Studio Krucker Bates
During our architectural studies we had a great opportunity to attend classes at the design studio of professors Bruno Krucker and Stephen Bates at Technical University of Munich. The first one is a Swiss architect running an office called von Ballmoos Krucker Architekten in Zürich and the other lived in London, where he has its practice Sergison Bates architects (read more about it here). The course we have completed left us with a great deal of insights into creating a certain atmosphere with design and remaining faithful to the essence of things.
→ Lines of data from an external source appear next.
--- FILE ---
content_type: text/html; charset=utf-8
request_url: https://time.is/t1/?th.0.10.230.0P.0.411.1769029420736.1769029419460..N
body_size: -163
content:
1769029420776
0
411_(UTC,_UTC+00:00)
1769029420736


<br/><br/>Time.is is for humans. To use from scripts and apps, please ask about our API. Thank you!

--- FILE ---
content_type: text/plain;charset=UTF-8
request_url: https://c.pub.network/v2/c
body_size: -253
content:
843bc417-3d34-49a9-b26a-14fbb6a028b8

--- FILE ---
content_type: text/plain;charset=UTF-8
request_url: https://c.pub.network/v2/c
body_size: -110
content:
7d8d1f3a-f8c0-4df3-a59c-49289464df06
The main design tool at the studio was a physical model. By using this method we investigated the scale of the building, the play of light and atmosphere it creates, the relations between spaces. Sometimes the picture from the physical model was the final way of presenting the design, with no need of using computer renderings. We would then print textures of the materials and glue it on the surfaces, recreate furniture with wires and bits of wood so that we can understand the scale of the spaces and the picture looked as real.
One of professor's Stephen Bates fascinations was the character of seventeenth century Dutch paintings. The picture he showed most often during his enthralling lectures was of a painting by Johannes Vermeer called Het Straatje, meaning The Little Street. He talked about the multitude of worlds in that single frame, about the depth, the colours and the composition, textures of the materials which all constituted its atmosphere. There was even an assignment called 'Retracing atmosphere' where students had to reproduce the atmosphere of a real given place in a small scale model.
Professor's Bruno Krucker focus point was tectonics: the cohesion between the structure of things with their appearance. It translated into designs where the structural elements were seen as beautiful, because they play a crucial role and therefore should not be concealed.
The whole studio has a very distinctive character, which could be traced in the interiors of the teaching rooms: full of light, greyish wall paint and wooden furniture, in the graphic presentation of assignments and even in the way the professors dressed. Their style and teachings surely influenced our present design philosophy.